**YOUR INSTRUCTIONS:**
In full and exactly, reproduce the entries below, but omit the pictures.

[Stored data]
────────────────────

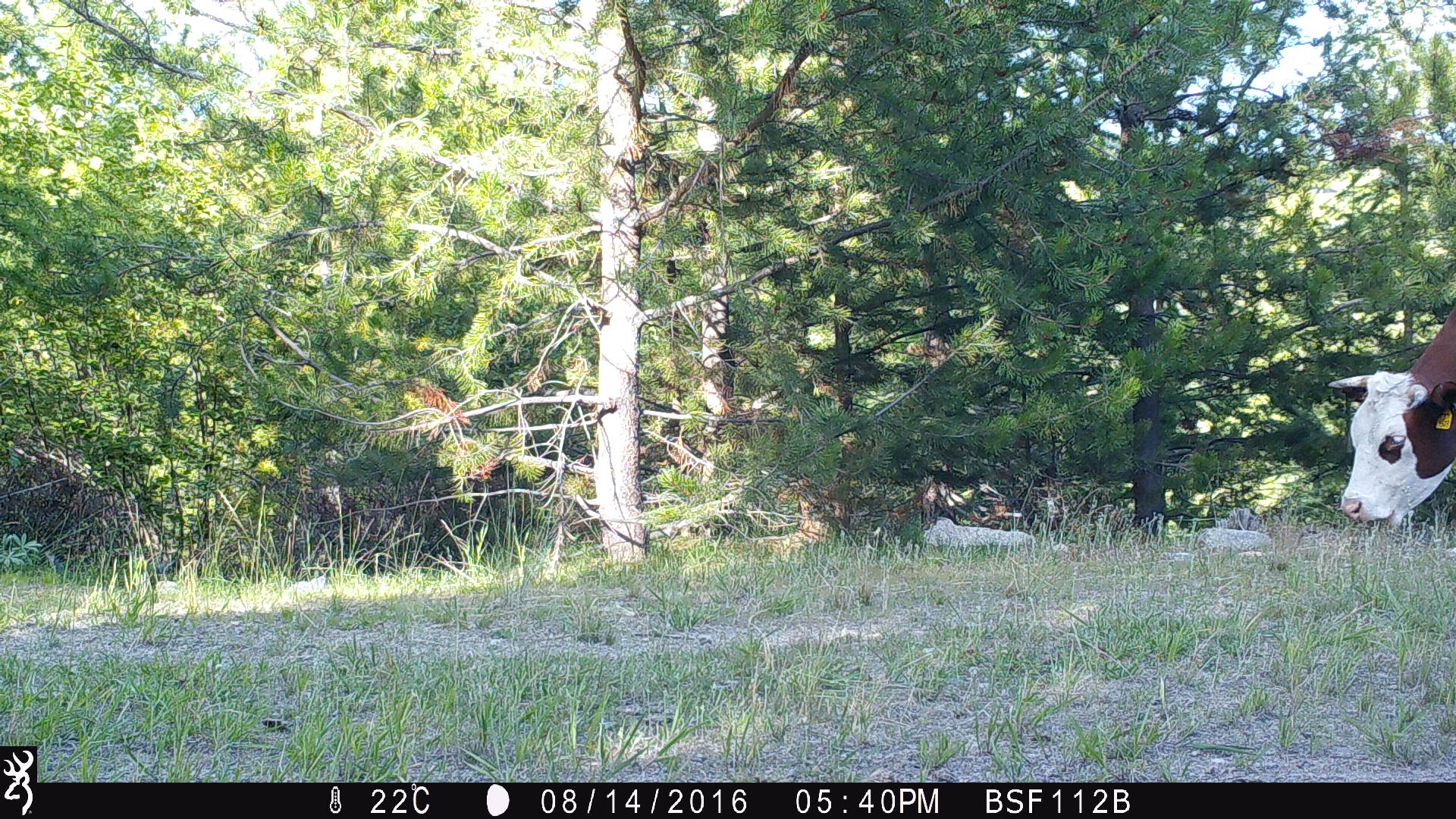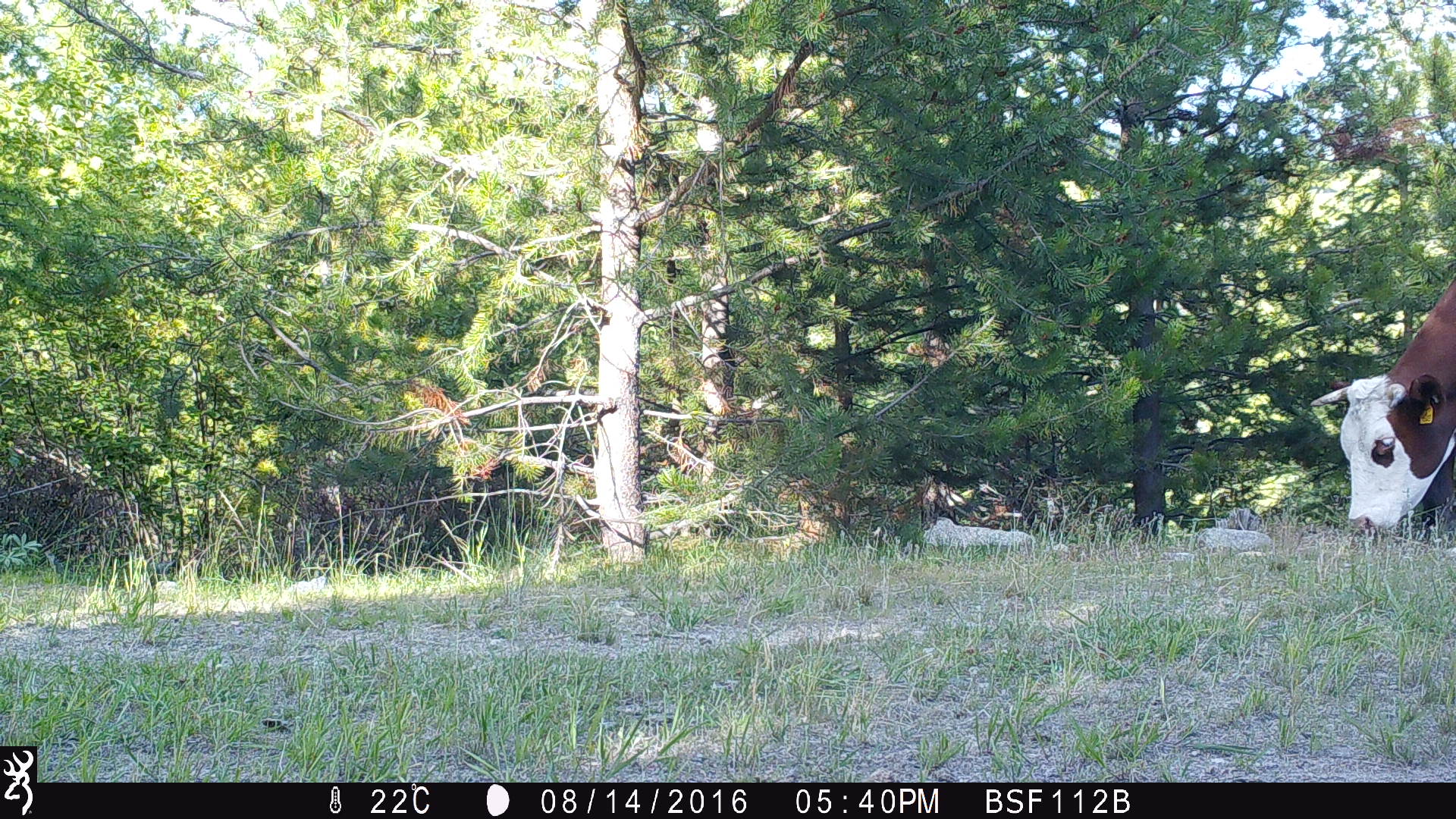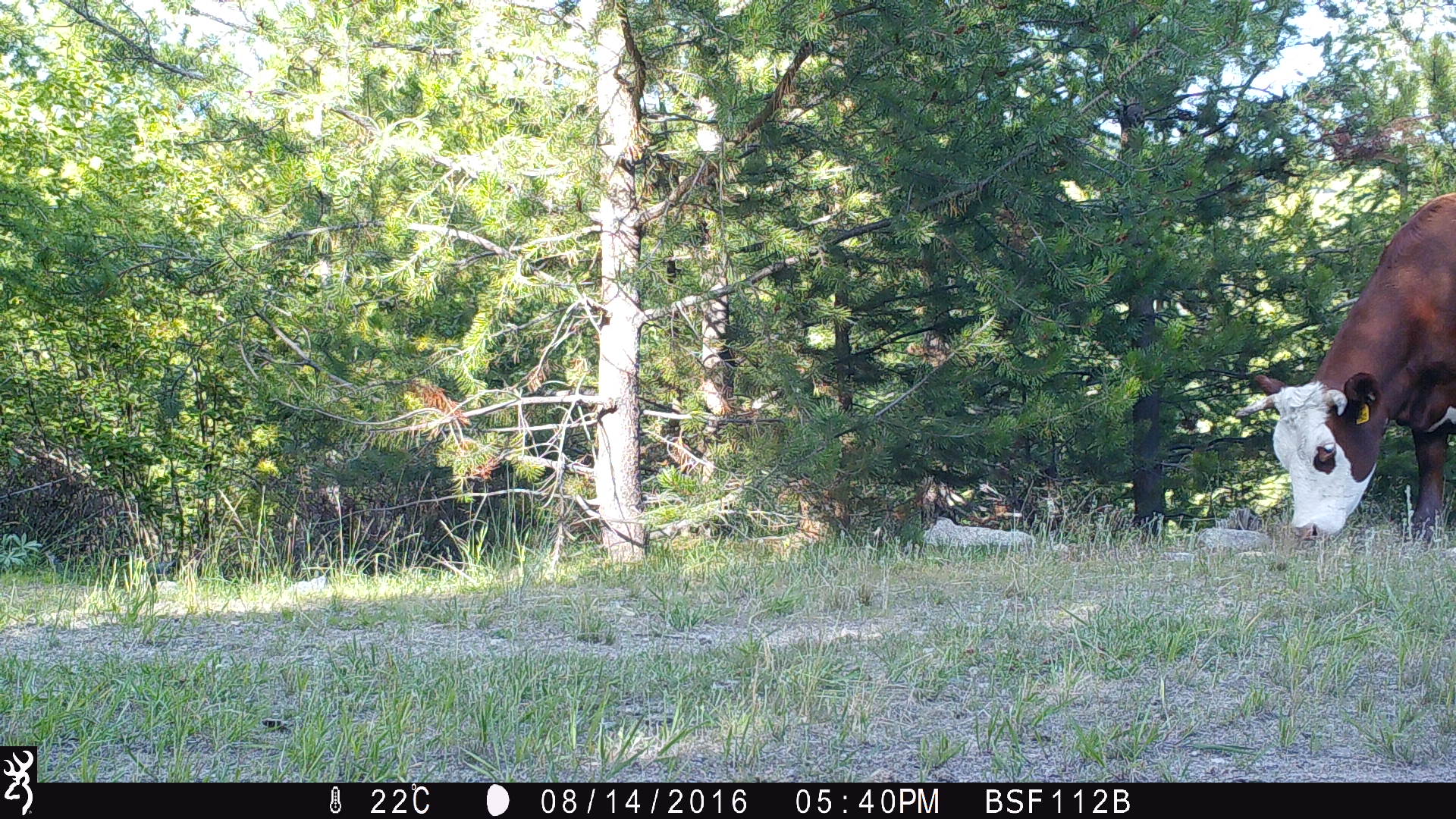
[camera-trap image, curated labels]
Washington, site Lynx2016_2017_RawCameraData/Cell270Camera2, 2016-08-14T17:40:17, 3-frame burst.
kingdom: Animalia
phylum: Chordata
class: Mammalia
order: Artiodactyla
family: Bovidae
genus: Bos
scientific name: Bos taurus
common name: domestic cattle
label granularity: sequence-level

────────────────────

**THE COMPLETED TASK:**
[camera-trap image, curated labels]
Washington, site Lynx2016_2017_RawCameraData/Cell270Camera2, 2016-08-14T17:40:17, 3-frame burst.
kingdom: Animalia
phylum: Chordata
class: Mammalia
order: Artiodactyla
family: Bovidae
genus: Bos
scientific name: Bos taurus
common name: domestic cattle
label granularity: sequence-level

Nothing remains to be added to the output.